• _Work to complete_: Reproduce the data beginning with the line that contains "Which of these" and continuing through the line that contains "4.82 metres", substituting "short black hair" for "short dark hair" wherever it occurs and leaving all else unchanged.

• _Exercise material_:
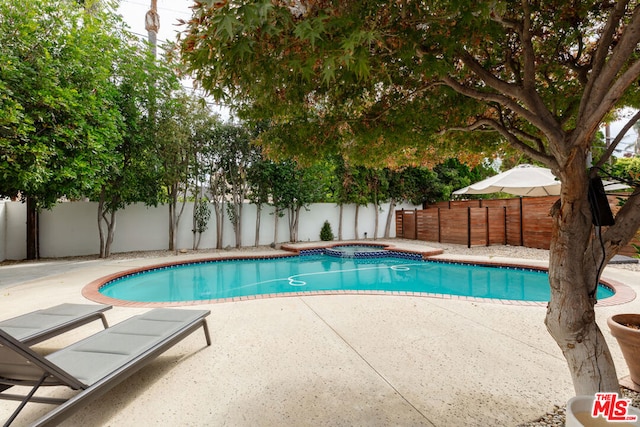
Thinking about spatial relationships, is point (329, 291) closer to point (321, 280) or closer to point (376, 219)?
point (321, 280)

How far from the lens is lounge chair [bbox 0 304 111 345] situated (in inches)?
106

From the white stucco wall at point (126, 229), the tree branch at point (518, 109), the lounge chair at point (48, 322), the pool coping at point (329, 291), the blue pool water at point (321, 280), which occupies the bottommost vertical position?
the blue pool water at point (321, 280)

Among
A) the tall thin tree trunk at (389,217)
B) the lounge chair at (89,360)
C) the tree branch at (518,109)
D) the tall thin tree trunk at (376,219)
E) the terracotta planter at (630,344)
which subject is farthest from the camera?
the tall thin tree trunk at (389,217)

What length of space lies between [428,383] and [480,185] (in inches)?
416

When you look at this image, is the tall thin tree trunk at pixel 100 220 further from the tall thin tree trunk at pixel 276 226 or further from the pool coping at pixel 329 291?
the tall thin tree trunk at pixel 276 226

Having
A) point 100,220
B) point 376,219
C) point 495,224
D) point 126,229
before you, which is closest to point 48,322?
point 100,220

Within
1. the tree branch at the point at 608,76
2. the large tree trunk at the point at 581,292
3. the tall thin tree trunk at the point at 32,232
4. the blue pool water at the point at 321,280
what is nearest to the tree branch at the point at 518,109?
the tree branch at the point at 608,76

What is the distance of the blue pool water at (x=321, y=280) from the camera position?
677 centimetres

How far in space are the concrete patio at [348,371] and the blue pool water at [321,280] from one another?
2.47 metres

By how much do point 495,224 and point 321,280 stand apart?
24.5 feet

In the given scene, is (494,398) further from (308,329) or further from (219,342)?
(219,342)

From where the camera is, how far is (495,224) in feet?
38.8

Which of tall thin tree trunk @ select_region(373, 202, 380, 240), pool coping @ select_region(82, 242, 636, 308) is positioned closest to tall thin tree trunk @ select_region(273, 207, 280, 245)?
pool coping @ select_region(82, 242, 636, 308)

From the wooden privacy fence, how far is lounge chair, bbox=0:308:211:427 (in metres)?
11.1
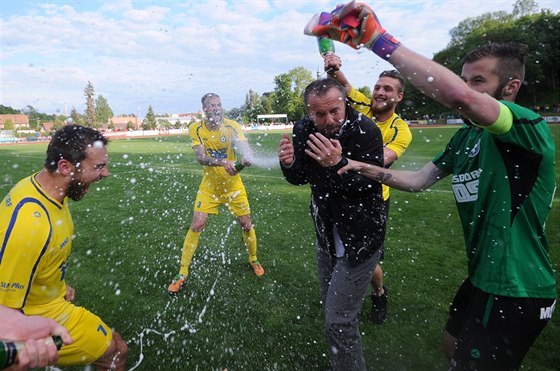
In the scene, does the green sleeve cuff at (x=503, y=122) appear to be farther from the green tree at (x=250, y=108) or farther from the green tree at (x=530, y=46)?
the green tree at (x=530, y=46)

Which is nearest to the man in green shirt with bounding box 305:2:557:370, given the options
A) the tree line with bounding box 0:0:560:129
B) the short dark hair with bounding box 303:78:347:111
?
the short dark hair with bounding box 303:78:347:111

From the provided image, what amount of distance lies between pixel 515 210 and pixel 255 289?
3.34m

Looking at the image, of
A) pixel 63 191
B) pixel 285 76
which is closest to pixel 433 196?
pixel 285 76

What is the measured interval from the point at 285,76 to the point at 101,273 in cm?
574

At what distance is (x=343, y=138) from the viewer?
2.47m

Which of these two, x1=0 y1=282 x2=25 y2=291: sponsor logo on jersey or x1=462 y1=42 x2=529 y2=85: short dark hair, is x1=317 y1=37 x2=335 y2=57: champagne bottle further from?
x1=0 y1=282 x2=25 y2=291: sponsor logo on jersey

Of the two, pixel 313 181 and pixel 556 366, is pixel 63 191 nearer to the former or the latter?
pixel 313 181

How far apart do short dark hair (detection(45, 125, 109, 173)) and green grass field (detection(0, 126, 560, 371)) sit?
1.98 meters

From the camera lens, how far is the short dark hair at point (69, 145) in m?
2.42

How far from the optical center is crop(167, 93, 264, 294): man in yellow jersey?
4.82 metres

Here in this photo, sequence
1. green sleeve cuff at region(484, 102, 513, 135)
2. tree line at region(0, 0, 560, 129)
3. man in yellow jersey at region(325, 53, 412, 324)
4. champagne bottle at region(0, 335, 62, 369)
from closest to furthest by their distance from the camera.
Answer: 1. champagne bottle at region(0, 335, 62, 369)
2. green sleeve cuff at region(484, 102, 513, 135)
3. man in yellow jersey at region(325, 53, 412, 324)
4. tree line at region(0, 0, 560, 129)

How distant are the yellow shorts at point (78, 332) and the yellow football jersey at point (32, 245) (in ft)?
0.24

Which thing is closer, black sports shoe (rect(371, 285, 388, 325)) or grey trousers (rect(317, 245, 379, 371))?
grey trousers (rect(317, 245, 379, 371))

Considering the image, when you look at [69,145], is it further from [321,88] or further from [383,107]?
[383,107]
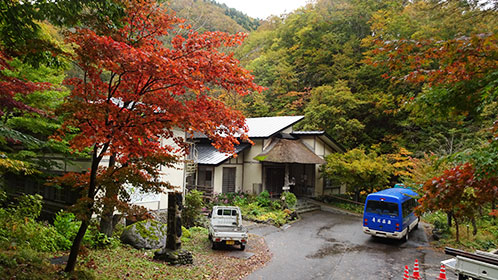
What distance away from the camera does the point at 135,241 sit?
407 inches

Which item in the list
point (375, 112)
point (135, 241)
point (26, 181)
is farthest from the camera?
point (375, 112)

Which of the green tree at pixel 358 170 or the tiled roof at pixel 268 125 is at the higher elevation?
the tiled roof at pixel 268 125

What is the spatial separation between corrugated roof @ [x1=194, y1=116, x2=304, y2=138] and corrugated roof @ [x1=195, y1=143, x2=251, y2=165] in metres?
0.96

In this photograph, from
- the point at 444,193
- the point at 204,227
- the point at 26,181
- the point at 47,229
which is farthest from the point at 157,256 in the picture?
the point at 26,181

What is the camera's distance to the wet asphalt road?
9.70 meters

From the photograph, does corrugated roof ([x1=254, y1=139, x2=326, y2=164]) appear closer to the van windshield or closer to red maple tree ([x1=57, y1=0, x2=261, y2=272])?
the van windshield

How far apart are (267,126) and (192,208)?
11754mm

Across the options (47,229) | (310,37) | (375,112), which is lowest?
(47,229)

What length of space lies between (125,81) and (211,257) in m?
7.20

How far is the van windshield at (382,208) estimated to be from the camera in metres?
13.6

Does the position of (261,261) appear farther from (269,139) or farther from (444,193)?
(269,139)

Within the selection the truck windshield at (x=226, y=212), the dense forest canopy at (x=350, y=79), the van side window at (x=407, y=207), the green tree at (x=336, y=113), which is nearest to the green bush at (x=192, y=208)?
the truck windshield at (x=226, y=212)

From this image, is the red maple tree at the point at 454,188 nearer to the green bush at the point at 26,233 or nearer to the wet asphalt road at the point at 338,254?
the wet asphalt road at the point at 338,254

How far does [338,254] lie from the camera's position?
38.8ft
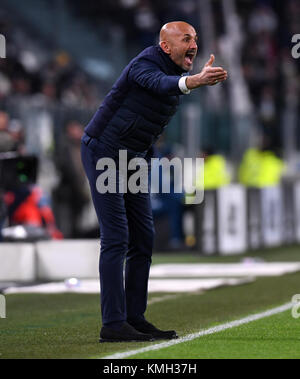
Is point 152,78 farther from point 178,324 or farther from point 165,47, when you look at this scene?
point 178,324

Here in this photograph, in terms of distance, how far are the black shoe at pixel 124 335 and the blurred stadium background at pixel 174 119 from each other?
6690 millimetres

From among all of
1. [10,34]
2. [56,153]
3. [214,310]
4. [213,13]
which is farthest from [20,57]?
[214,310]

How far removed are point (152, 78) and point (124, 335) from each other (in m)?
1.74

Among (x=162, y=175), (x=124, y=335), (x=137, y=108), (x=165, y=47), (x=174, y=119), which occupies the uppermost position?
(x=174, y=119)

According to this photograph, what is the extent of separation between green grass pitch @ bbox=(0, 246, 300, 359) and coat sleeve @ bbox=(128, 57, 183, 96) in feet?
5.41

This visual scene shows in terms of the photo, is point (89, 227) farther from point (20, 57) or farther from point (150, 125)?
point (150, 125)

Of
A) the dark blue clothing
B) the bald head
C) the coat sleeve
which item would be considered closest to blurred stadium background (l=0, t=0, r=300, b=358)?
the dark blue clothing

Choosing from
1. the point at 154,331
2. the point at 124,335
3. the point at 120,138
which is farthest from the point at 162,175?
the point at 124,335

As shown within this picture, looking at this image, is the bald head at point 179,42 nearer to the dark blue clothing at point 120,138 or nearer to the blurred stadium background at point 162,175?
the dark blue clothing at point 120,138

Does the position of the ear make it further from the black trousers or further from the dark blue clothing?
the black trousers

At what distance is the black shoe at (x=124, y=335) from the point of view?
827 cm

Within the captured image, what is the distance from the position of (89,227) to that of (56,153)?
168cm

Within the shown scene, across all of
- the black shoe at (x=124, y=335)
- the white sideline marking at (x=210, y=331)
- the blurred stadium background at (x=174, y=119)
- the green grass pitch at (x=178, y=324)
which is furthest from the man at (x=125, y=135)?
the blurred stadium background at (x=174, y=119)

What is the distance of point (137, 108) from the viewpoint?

• _The result_:
Which of these two, x1=0 y1=282 x2=25 y2=291: sponsor logo on jersey or x1=462 y1=42 x2=529 y2=85: short black hair, is x1=317 y1=37 x2=335 y2=57: champagne bottle further from?
x1=0 y1=282 x2=25 y2=291: sponsor logo on jersey

Of the two, pixel 313 181 and pixel 556 366, is pixel 63 191 nearer to the former or the latter?
pixel 313 181

How far apart do short black hair (detection(45, 125, 109, 173)) and green grass field (detection(0, 126, 560, 371)) sit?
1.98 meters

From the camera lens, how far is the short black hair at point (69, 145) in m?
2.42

How far from the optical center is crop(167, 93, 264, 294): man in yellow jersey?
4.82 metres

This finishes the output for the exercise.